Les Moldaves scrutent le ciel avec inquiétude. Des missiles sifflent au-dessus de leur tête. Et leur présidente, Maia Sandu, a avoué ces derniers jours redouter un coup d’État. Le risque ne date pour autant pas d’hier. Voici un an que les habitants de ce petit pays, coincé entre l’Ukraine et la Roumanie, se savent en danger. Lorsque la guerre a éclaté, la question n’était déjà plus de savoir si Moscou envahirait un jour la fragile république, mais plutôt quand son heure viendrait. Car Chișinău vit sous la menace séparatiste depuis trente ans. À l’époque, l’URSS est disloquée et la nation sombre dans la guerre civile. Le peuple se déchire jusqu’à la sécession de la Transnistrie, langue de terre léchant le flanc ukrainien sur 450 kilomètres. Personne ne reconnaîtra cet État fantôme. Ni l’ONU évidemment, ni le Kremlin. C’est plus étonnant, quand on sait que quelque 1 500 soldats russes y stationnent en permanence.
En mai dernier, Le Quotidien avait pris part à une mission humanitaire organisée par la Croix-Rouge luxembourgeoise, qui œuvre en Moldavie depuis trois décennies. Il s’agissait de convoyer des produits de première nécessité aux réfugiés ukrainiens – un demi-million alors accueillis en deux mois. Nous avions recueilli des témoignages, tous concordants, sur les déstabilisations récurrentes et la peur de se faire lacérer par les griffes de Poutine et son appétit dévorant.
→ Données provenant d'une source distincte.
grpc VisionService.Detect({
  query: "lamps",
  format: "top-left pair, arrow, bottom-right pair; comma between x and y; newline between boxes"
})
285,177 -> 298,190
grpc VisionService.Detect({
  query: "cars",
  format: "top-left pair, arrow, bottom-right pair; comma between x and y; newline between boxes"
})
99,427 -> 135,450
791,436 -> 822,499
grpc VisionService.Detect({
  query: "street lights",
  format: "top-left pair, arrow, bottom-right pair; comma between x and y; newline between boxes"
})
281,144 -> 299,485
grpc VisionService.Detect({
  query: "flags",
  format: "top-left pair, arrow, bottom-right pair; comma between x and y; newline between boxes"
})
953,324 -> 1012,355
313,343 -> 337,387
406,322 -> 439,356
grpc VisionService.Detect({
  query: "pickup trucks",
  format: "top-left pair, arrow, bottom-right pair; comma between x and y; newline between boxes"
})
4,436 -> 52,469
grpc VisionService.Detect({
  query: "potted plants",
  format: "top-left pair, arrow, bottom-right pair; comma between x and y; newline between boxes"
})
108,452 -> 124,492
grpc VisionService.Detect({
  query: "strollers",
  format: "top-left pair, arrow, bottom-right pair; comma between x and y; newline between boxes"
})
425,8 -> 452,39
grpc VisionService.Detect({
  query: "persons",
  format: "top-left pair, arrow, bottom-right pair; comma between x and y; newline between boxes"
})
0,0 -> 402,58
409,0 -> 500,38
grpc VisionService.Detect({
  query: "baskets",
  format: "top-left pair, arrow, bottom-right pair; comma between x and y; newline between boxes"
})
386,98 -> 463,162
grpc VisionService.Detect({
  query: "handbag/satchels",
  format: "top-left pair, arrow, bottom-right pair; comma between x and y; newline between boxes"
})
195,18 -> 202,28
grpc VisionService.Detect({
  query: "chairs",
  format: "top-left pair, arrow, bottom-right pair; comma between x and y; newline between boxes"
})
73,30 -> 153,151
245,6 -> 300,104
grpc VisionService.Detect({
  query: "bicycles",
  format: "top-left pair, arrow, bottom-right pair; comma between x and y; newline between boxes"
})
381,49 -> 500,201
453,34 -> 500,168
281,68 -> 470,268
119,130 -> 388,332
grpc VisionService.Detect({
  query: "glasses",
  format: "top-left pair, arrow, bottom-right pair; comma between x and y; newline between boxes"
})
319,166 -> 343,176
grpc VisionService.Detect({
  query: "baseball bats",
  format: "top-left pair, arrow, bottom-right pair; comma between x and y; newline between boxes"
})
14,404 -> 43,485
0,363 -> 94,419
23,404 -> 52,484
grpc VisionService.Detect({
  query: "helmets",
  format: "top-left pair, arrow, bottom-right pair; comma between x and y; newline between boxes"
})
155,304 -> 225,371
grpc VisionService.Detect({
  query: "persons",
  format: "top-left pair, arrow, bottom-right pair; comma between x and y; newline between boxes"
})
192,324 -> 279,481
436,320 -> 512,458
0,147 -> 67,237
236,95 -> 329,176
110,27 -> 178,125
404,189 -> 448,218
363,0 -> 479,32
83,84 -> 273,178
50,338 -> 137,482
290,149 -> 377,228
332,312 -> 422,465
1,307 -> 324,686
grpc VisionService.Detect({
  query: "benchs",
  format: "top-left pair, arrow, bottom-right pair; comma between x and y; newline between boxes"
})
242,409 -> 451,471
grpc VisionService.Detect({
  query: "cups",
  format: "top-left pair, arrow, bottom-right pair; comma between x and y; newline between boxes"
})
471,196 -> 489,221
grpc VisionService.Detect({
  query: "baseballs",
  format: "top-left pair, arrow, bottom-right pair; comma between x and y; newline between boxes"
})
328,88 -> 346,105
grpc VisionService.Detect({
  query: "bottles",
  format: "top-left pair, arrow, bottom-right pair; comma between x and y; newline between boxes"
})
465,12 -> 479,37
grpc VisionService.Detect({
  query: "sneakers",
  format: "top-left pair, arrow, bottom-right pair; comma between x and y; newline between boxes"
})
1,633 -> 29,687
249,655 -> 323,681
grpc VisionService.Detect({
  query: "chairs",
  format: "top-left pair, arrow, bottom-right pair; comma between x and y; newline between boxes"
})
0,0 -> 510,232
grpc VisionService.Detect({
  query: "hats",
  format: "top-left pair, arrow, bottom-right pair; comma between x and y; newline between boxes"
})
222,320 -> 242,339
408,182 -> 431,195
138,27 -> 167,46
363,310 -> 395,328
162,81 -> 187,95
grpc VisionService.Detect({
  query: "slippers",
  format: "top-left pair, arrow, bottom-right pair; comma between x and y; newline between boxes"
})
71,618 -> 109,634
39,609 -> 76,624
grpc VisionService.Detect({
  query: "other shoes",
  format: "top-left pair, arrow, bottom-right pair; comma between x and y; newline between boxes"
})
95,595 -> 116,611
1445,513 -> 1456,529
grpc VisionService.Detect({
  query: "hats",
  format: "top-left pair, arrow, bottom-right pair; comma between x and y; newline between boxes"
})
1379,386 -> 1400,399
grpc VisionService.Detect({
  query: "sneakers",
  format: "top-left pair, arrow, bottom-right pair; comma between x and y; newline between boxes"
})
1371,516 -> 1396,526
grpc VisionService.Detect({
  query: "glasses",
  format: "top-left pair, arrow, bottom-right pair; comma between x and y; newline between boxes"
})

Prendre la Moldavie, c’est se dégager un chemin tout tracé vers Odessa et ainsi contrôler la mer Noire.
Nous avions surtout entendu le refus catégorique de «vivre comme les Russes» et le désir viscéral de partager les valeurs européennes, que Maia Sandu défend avec ferveur. Mais l’Occident sera-t-il aussi prompt à voler au secours d’un pays parmi les plus pauvres du continent, qui n’a rien d’autre à offrir que ses beaux vignobles ? Un pays peu attractif, dont l’architecture – en dehors du centre-ville de la capitale – rappelle à tous les coins de rue l’Empire soviétique. Et dont l’armée ne compte que quelque milliers d’hommes, bien démunis pour opposer une vaillante résistance. Le péril est imminent. Il y a fort à parier qu’Européens et Américains trouveront une bonne excuse pour regarder ailleurs.